The sliding and floating designs are quite similar and often considered as one. The pad on the inside of the rotor is moved into contact with the rotor by hydraulic force. The caliper, which is not held in a fixed position, moves slightly, bringing the outside pad into contact with the rotor. There are various methods of attaching floating calipers; some pivot at the bottom or top and some slide on mounting bolts.


Power brakes operate just as standard brake systems except in the actuation of the master cylinder pistons. A vacuum diaphragm is located behind the master cylinder and assists the driver in applying the brakes, reducing both the effort and travel he must put into moving the brake pedal.

The vacuum diaphragm housing is connected to the intake manifold by a vacuum hose. A check valve at the point where the hose enters the diaphragm housing ensures that during periods of low manifold vacuum brake assist vacuum will not be lost.
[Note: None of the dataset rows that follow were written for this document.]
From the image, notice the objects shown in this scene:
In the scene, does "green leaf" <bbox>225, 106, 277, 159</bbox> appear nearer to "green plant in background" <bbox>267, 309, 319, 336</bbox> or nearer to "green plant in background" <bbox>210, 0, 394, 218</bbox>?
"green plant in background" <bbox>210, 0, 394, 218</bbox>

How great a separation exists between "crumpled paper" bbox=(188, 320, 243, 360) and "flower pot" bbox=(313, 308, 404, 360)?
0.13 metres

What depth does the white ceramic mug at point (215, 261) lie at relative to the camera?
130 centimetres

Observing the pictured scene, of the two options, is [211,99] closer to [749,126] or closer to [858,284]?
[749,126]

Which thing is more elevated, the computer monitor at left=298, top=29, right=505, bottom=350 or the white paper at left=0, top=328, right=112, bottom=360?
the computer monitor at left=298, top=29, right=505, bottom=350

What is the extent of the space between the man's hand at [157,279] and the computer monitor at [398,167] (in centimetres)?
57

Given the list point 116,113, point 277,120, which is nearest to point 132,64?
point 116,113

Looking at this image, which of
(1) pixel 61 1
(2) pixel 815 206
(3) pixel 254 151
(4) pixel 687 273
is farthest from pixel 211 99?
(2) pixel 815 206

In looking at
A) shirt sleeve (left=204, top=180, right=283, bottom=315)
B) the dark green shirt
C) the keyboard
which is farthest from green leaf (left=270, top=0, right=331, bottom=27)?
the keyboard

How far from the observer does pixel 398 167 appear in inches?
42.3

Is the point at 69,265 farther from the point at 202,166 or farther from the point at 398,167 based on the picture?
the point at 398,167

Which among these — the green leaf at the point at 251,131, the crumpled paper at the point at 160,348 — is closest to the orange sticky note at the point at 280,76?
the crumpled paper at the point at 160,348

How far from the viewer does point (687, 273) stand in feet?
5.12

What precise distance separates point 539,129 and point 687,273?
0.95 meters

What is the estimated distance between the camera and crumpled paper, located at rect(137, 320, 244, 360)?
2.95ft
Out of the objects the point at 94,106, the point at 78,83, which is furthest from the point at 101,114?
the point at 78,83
Depressing the brake pedal closes off the vacuum source and allows atmospheric pressure to enter on one side of the diaphragm. This causes the master cylinder pistons to move and apply the brakes. When the brake pedal is released, vacuum is applied to both sides of the diaphragm and return springs return the diaphragm and master cylinder pistons to the released position. If the vacuum fails, the brake pedal rod will butt against the end of the master cylinder actuating rod and direct mechanical application will occur as the pedal is depressed.

The hydraulic and mechanical problems that apply to conventional brake systems also apply to power brakes.

Honda uses a dual hydraulic system, with the brakes connected diagonally. In other words, the right front and left rear brakes are on the same hydraulic line and the left front and right rear are on the other line. This has the added advantage of front disc emergency braking, should either of the hydraulic systems fail. The diagonal rear brake serves to counteract the sway from single front disc braking.